After the untimely demise of Curtis in 1980, the remaining members formed New Order, with Bernard Sumner on vocals, guitars, synthesisers), Peter Hook playing bass, synthesisers and Stephen Morris playing drums, electronic drums, synthesisers, they were also joined by Gillian Gilbert playing keyboards, guitars, synthesizers. By combining post-punk and New Wave with electronic dance music, New Order became one of the most critically acclaimed and influential bands of the 1980s. Though the band’s early years were shadowed by the legacy and basic sound of Joy Division, their experience of the early 1980s New York City club scene increased their knowledge of dance music and saw them incorporate elements of that style into their work. The band’s 1983 hit “Blue Monday”, the best-selling 12-inch single of all time, is one example of how the band transformed their sound. New Order became the flagship band for Factory Records. Their minimalist album sleeves and “non-image” (the band rarely gave interviews and were known for performing short concert sets with no encores) reflected the label’s aesthetic of doing whatever the relevant parties wanted to do, including an aversion to including singles as album tracks.

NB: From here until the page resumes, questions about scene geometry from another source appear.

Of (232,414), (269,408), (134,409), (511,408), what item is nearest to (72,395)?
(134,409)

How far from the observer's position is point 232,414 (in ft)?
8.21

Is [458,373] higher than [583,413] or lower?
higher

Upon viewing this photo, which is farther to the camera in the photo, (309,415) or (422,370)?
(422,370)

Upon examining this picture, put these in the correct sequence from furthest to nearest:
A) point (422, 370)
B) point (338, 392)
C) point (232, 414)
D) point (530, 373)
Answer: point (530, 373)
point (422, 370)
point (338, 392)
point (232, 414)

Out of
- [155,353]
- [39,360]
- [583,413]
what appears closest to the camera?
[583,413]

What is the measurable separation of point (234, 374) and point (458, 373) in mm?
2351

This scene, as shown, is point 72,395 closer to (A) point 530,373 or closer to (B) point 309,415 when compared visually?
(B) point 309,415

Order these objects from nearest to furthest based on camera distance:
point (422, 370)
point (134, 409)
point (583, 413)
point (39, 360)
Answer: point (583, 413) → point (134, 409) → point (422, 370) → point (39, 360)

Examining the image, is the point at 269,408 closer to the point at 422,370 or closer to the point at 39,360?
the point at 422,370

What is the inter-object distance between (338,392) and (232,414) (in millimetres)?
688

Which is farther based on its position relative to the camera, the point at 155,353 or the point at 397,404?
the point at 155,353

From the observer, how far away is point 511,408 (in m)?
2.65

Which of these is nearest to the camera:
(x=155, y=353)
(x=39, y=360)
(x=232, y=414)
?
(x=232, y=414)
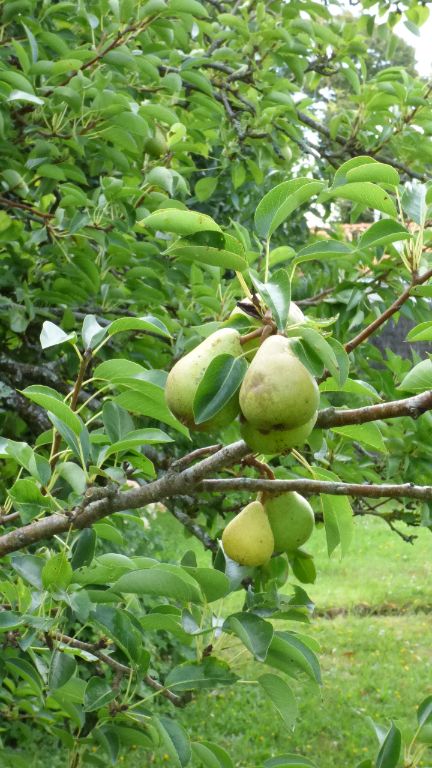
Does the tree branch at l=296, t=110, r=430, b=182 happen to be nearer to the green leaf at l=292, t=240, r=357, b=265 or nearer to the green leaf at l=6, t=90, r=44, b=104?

Sadly In 1993 the band broke-up amidst tension between bandmembers, but reformed in 1998. In 2001, Phil Cunningham (guitars, synthesisers) replaced Gilbert, who left the group due to family commitments. In 2007, Peter Hook left the band and the band broke-up again, with Sumner saying in 2009 that he no longer wishes to make music as New Order. The band reunited in 2011 without Hook, with Gilbert returning to the fold and Tom Chapman replacing Hook on bass. During the band’s career and in between lengthy breaks, band members have been involved in several solo projects, such as Sumner’s Electronic and Bad Lieutenant; Hook’s Monaco and Revenge and Gilbert’s and Morris’ The Other Two.